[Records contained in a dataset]
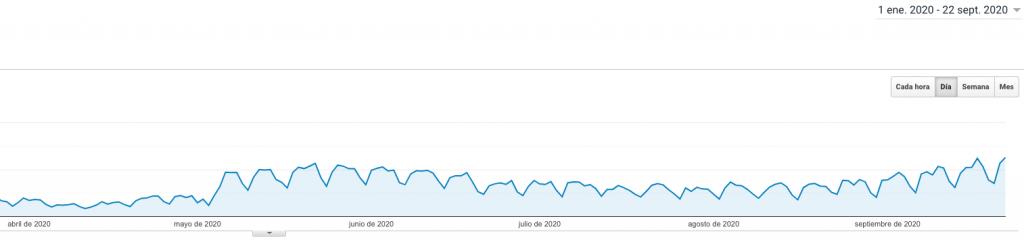 Google-Analytics-1Enero-23Septiembre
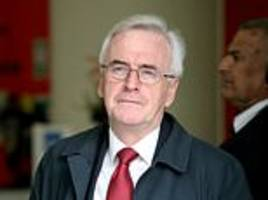 labour shadow chancellor john mcdonnell calls for collective ownership of land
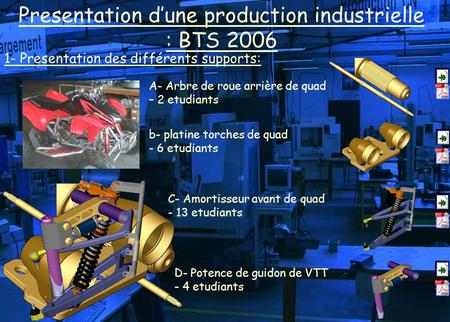 Presentation d'une production industrielle : BTS 2006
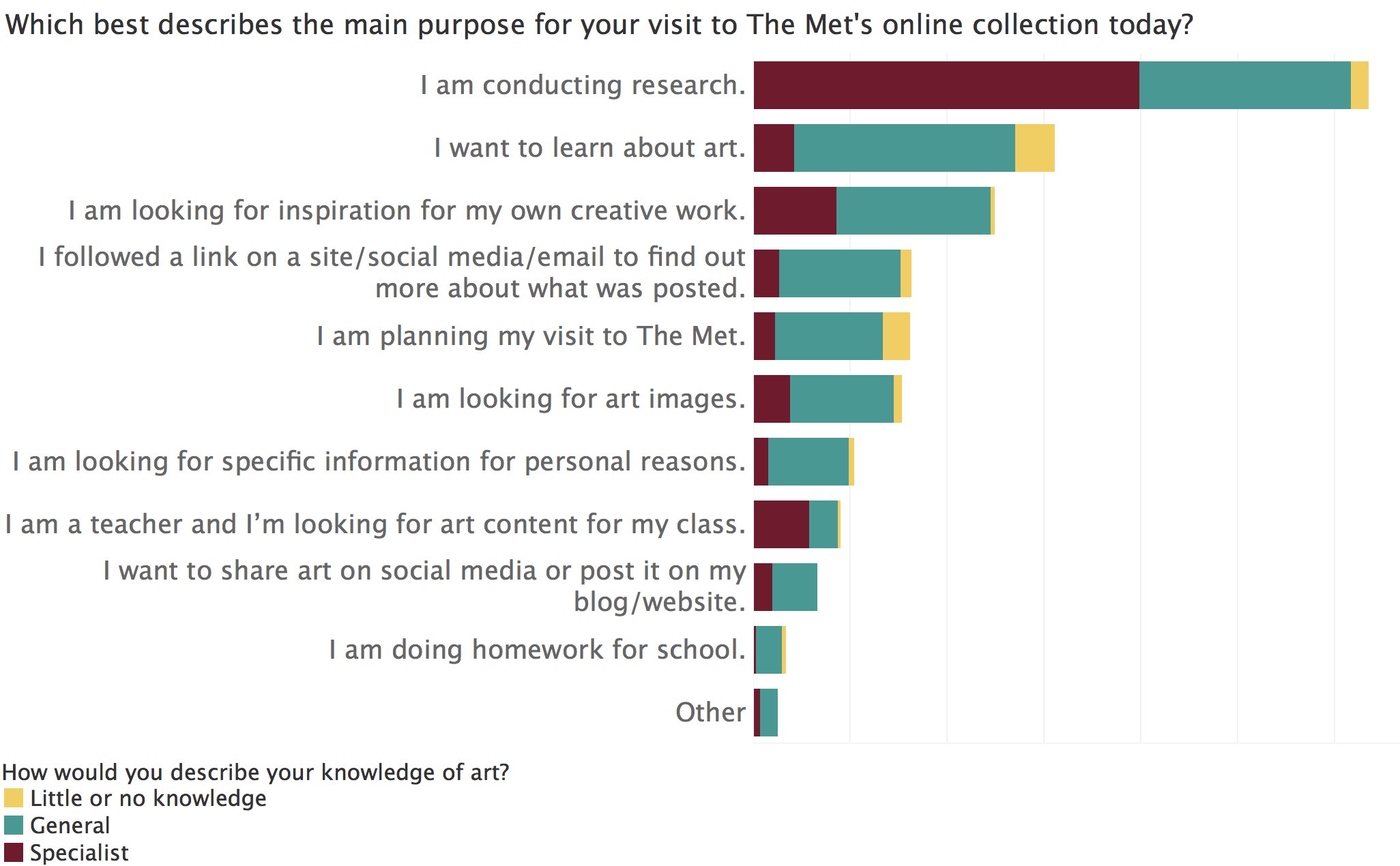 Who Are the Users of The Met's Online Collection? - Elena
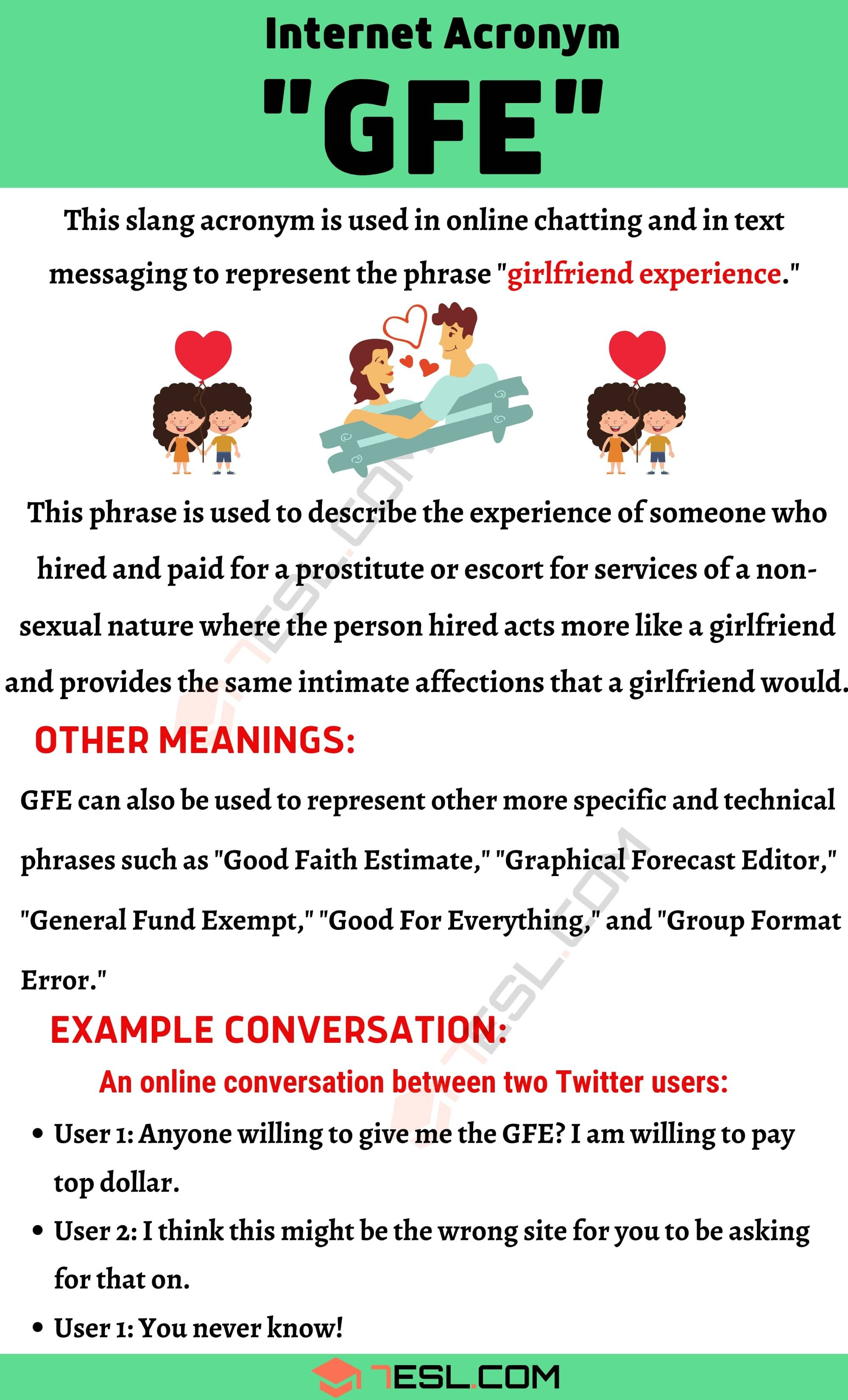 "GFE Meaning Examples And Definition Of The Acronym ""GFE"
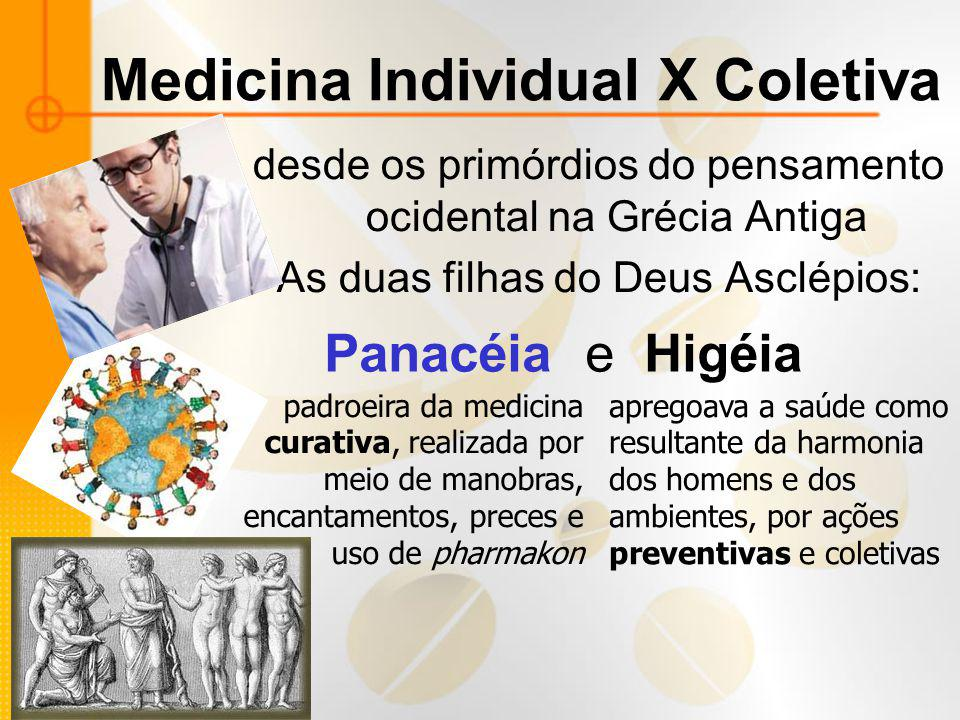 Medicina Individual X Coletiva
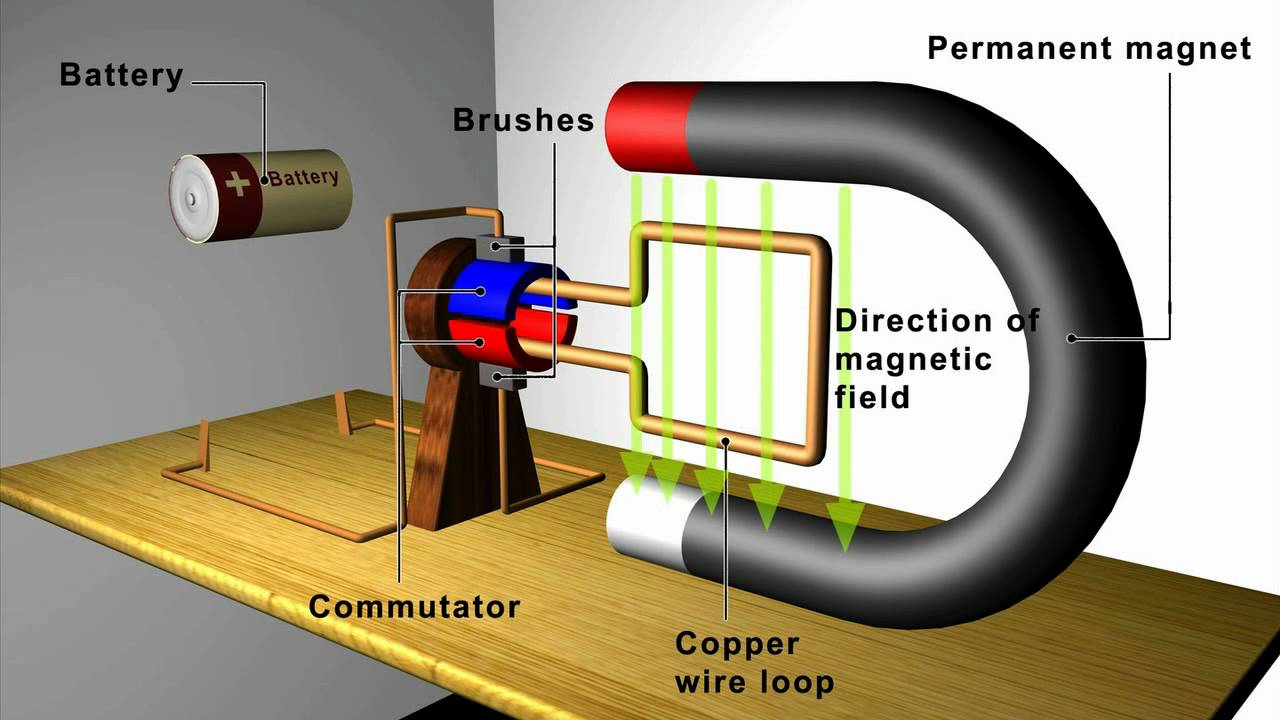 Electric Generator Very Simple Diagram Pictures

(Description of the task): Without the pictures, transcribe the lines from the one containing "Presentation d'une production" through the end of the data, exactly and only those.

(Response):
 Presentation d'une production industrielle : BTS 2006
 Who Are the Users of The Met's Online Collection? - Elena
 "GFE Meaning Examples And Definition Of The Acronym ""GFE"
 Medicina Individual X Coletiva
 Electric Generator Very Simple Diagram Pictures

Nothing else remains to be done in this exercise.